Okay, back to my story, so the large white hen has been eating the eggs.  Dennis found this out after a weekend long stakeout of the chicken coop.  You see it’s been several days since we’ve had a good egg from the coop because of the egg eating culprit. You’d hear the chickens laying an egg and then by the time you’d go to gather them you’d find that they were cracked open at the bottom of the laying box.  After this happened a few times Dennis began to notice that the culprit was hanging near the nest and not following her sisters out round the yard to hunt for worms.  Sure enough he heard the distinctive call of a hen laying and then ran quickly to find that the egg thief was just about to do it again.

At this point he was pretty much irate and decided that the chicken needed a time out.  So he picked up the chicken, placed her in a dog kennel that we have left from our run away rat terrier Gizmo, put it in the shed and then went back to gardening for around an hour or so.  Not before proclaiming however that he was seriously considering inviting friends over for chicken and dumplings.

After a cooling off period he decided to hit the web and research how to remedy the problem, beyond reprimanding the chicken.  He found a way to allow the eggs to roll just out of reach of the chickens after they were laid and thus made it impossible for it to happen again.  I don’t think there’s much to worry about though.  The white hen, after being pardoned, has been reformed I think.  She’s out in the yard again scratching with the others, following right along with them as they roam the field beside the house.

Funny enough, on Monday, the chickens ventured all the way to the road and seemed to be contemplating either crossing or skirting round the fence to visit our neighbors before we noticed them and Dennis headed over to herd them back.  
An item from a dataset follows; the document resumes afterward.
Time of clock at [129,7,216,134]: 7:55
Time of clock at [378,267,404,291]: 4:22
I don’t think I’ll ever forget watching my husband, “the chicken whisperer”, walking down the hillside shaking an old plastic coffee container of cracked corn to lure them back to the cage.  Tori and Gabby of course thought it was great and wanted chicken whispering cans too, although Tori swears up and down that Dennis stole his from her and that it was actually the drum she decorated in music class a few weeks ago.

Because the chickens had grown so bold Dennis thought perhaps it was best to lock them up for the night, we had been leaving their cage open so that they could….err catch the early worms.  We’ve been pretty lucky so far in that no other animal has tried to hurt them.
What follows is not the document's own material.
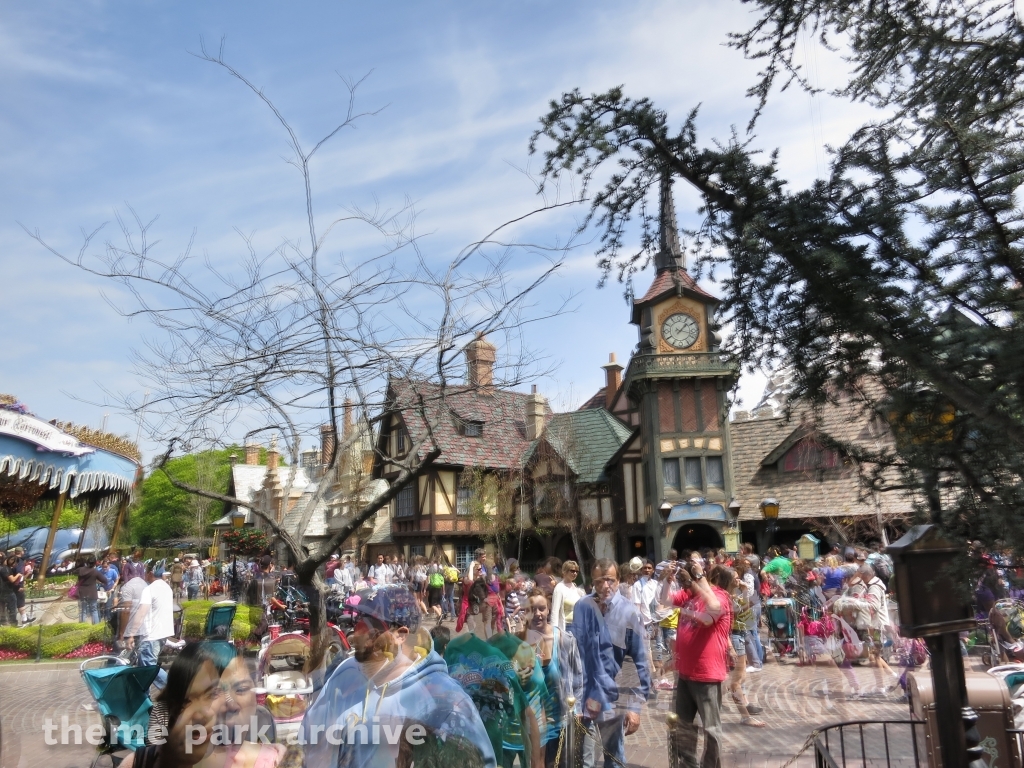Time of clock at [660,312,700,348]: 1:17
Imagine my surprise this morning however when I looked out at the shed and see that three chickens, all but the white one, are roosting on a tree that was blown over in the storm and awaiting us burning it with some other brush.  If you remember we had a bit of a storm Monday night.
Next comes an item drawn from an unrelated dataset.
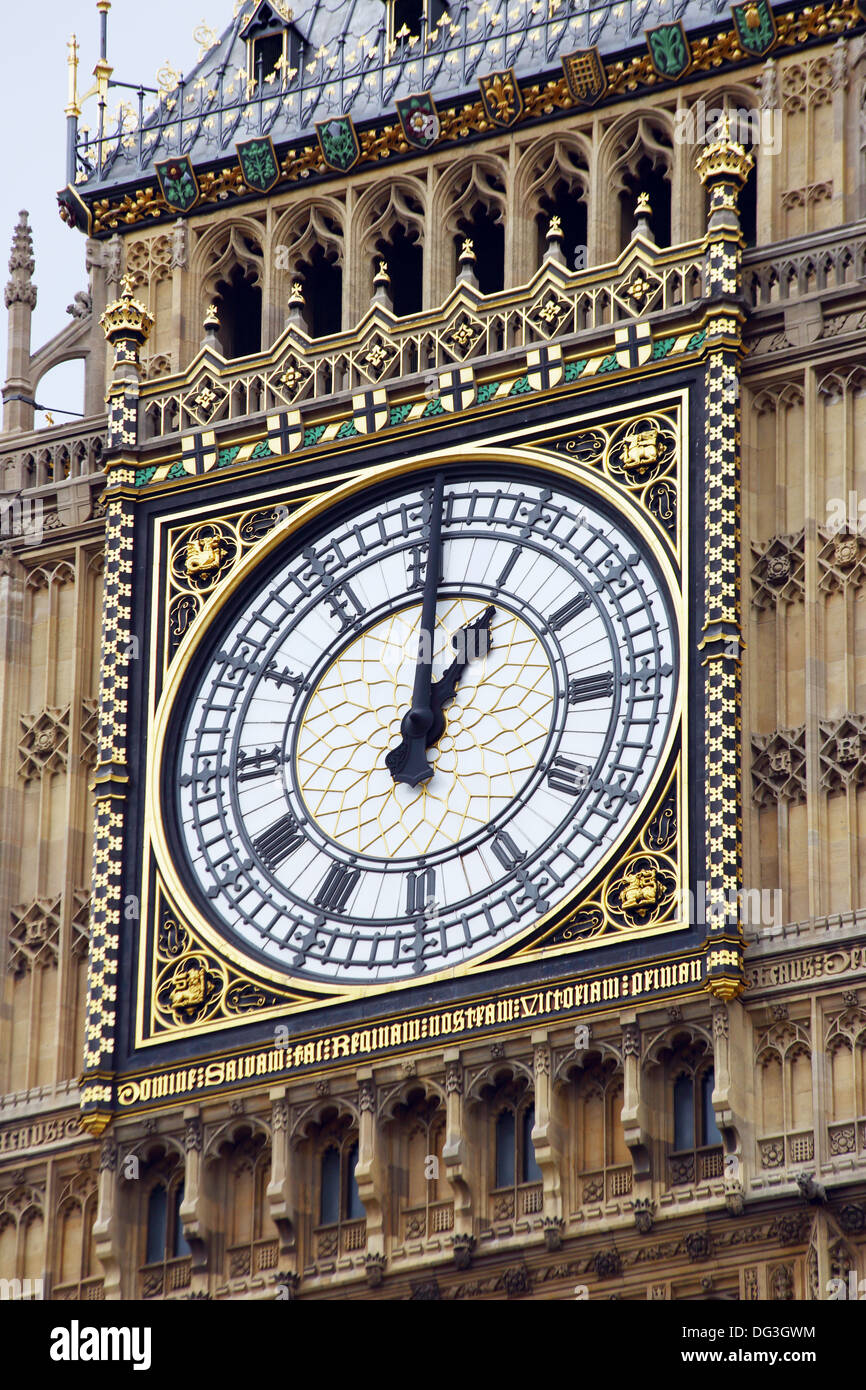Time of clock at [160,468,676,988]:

My first thought and comment is, “where’s the white chicken?”  Dennis upon heading out to check finds that the cage is still locked and the white chicken is sitting disgruntled on its roosting post, alone.  He still can’t figure out how the other three got out but however they did it we’re pretty certain they learned a lesson having been trapped in the storm with nothing put a dead tree for a roosting spot.  Each of them went happily back into the cage this morning and you know honestly I’m thinking that the white chicken probably could have made it outside too but after her “time out” I have a feeling she told the others, “you go right ahead, I know what happens when you act up ‘round here.”  I guess the chicken whisperer has tamed at least one of them.